Wednesday, 15 November 2006

Cloned food, stem cells, and the FDA

So in the United States we are allowed to eat cloned meat but not use stem cell and related techniques that are much less severe than the technological and moral implications of cow (etc.) cloning?

From the Washington Post article:

Three years after the Food and Drug Administration first hinted that it might permit the sale of milk and meat from cloned animals, prompting public reactions that ranged from curiosity to disgust, the agency is poised to endorse marketing of the mass-produced animals for public consumption.
There seems to be an indication that the cloned food is OK for humans, but what about the natural balance? Couldn't this create very negative affecting (to consumers and the ecosystem in which cows, etc., interact) result, from things like genetic mutations?

From the Wired News article:
Consumer watchdog groups are skeptical, and say cloned meat should at least be labeled.
Studies have shown differences between cloned and regular animals, including a higher incidence of genetic and physiological abnormalities in clones. But scientists say these differences don't pose a threat to someone who eats cloned meat.
A 2002 National Academy of Sciences report said there was no evidence that cloned meat was dangerous to eat, but more data was needed to be certain.
Discount or no, it would not be practical for farmers to clone all their cattle rather than breed them normally.

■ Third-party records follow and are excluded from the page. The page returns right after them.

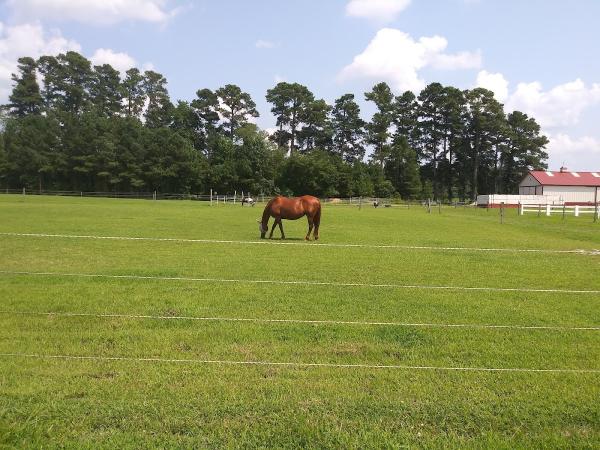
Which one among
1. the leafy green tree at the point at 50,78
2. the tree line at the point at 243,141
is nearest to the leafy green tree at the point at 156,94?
the tree line at the point at 243,141

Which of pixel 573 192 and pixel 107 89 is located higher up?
pixel 107 89

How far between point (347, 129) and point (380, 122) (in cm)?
711

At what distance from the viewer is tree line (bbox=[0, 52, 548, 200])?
267ft

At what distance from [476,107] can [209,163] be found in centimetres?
5238

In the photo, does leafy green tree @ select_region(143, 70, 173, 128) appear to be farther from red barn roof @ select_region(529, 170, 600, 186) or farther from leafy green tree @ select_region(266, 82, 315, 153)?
red barn roof @ select_region(529, 170, 600, 186)

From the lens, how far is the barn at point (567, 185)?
241ft

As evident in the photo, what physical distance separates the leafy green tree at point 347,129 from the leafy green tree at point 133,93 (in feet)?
137

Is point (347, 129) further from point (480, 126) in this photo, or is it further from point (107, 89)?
point (107, 89)

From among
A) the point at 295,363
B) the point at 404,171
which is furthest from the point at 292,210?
the point at 404,171

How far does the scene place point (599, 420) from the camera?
3.99 meters

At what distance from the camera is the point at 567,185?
74875mm

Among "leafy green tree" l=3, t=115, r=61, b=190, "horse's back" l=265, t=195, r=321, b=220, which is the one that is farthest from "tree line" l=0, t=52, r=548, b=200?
"horse's back" l=265, t=195, r=321, b=220

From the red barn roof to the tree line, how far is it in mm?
18396

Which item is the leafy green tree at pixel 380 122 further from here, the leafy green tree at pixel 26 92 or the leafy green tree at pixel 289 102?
the leafy green tree at pixel 26 92
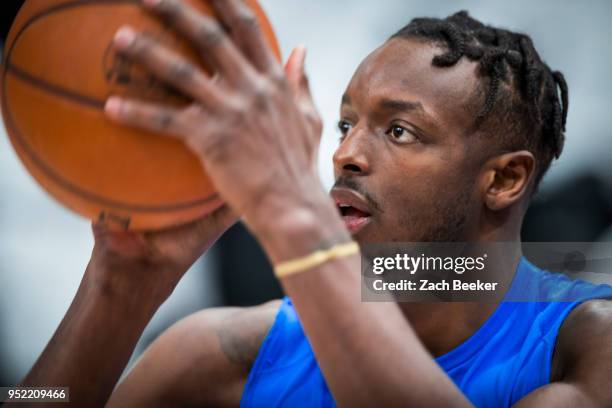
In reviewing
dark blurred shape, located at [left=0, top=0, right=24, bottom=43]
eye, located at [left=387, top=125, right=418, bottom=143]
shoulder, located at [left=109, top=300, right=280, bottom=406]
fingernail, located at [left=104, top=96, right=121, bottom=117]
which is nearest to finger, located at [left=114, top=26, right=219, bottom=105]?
fingernail, located at [left=104, top=96, right=121, bottom=117]

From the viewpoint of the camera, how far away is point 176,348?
317 cm

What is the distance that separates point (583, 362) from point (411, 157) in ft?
3.07

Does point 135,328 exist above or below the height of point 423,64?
below

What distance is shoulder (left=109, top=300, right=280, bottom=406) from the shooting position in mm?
3062

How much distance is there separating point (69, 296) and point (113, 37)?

It's unnatural and unethical; cloning — I thought that was wrong!?! Haven't all those scientists been saying so? Americans should not be so willing to put so much shit into their mouths, whether it be cloned, genetically modified, or just really fatty and pumped up on preservatives. I am not one of those vegan health nuts — I like food too much — but the FDA needs to be watching out for consumers, not advancing overzealous meat mass-producers' fantasies. Of course, the Food and Drug Administration has already vastly failed on the "Drug" part, and most of the "Food" part, I guess it is just a matter of time until when one sees the FDA stamp, they will know the food is bad. There is a difference between cloned food that is safe for humans to eat, and cloned food that is safe. At this point, the former may be true, but certainly not the latter.